Tuesday, January 15, 2008

Manifesto Blawgger Indonesia

“KOPI DARAT” DAN RENCANA PELUNCURAN RESMI
INDONESIAN BLAWGGER NETWORK (IBN)

”I was confirmed in my conviction that it was not impossible to practise law without compromising truth. Let reader, however, remember that even truthfulness in the practice of the profession cannot cure it of the fundamental defect that vitiates it”

– Mahatma Gandhi –


New Delhi - Ditandai dengan penetapan “Hari Blogger Nasional” setiap tanggal 27 Oktober yang dicanangkan langsung oleh Menteri Komunikasi dan Informatika, Muhammad Nuh, dalam acara Pesta Blogger 2007, telah menjadikan fenomena World Blogging di Indonesia kian hari kian marak. Menurut catatan terakhir, dari 88 juta Blogger di seluruh dunia, saat ini terdapat kurang lebih 130.000 Blogger Indonesia yang turut meramaikan lalu-lintas dunia maya dari seluruh penjuru belahan dunia.

Perjalanan dalam mengarungi dunia perbloggingan ini pun bagi saya pribadi belumlah lama, yaitu baru akan menginjak tahun ketiga pada akhir Februari mendatang.

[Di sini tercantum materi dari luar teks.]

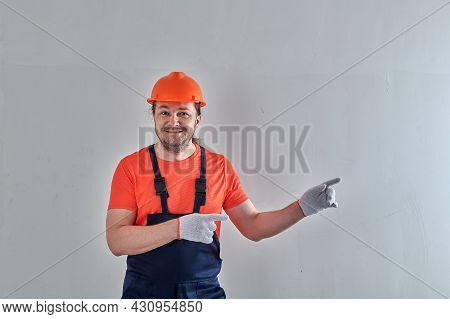 In The Apartment For Repair There Is A Man Against The Wall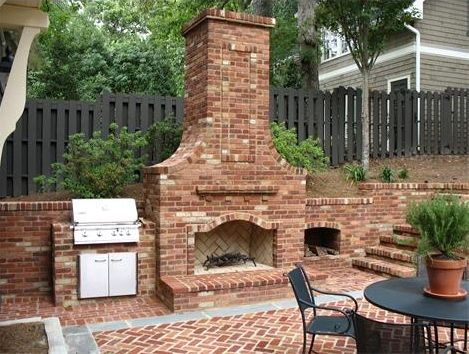 An Outdoor Fireplace With Built In Grill And Wood Storage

Namun demikian, manfaat dan perkembangan informasi pengetahuan dan jaringan yang saya peroleh dapat dikatakan jauh lebih besar dibandingkan dengan waktu yang saya luangkan dalam mengelola blog ini.

Demi memperoleh manfaat yang lebih maksimum dan terarah, maka saya sengaja mendedikasikan blog ini khusus sebagai spesialisasi Blog Ilmu Hukum dan seputarnya. Mulai dari perkembangan Hukum Tata Negara (HTN), Hak Asasi Manusia (HAM), Hukum Internasional, Hak Kekayaan Intelektual (HKI), Hukum Acara, Perbandingan Hukum, Politik Hukum, Pendidikan Hukum, Info Hukum, hingga hal-hal terkait hukum yang dapat dijadikan kebanggan bangsa Indonesia atas peran dan prestasinya di level internasional, kerap kali menjadi tema sentral dalam tiap-tiap artikelnya.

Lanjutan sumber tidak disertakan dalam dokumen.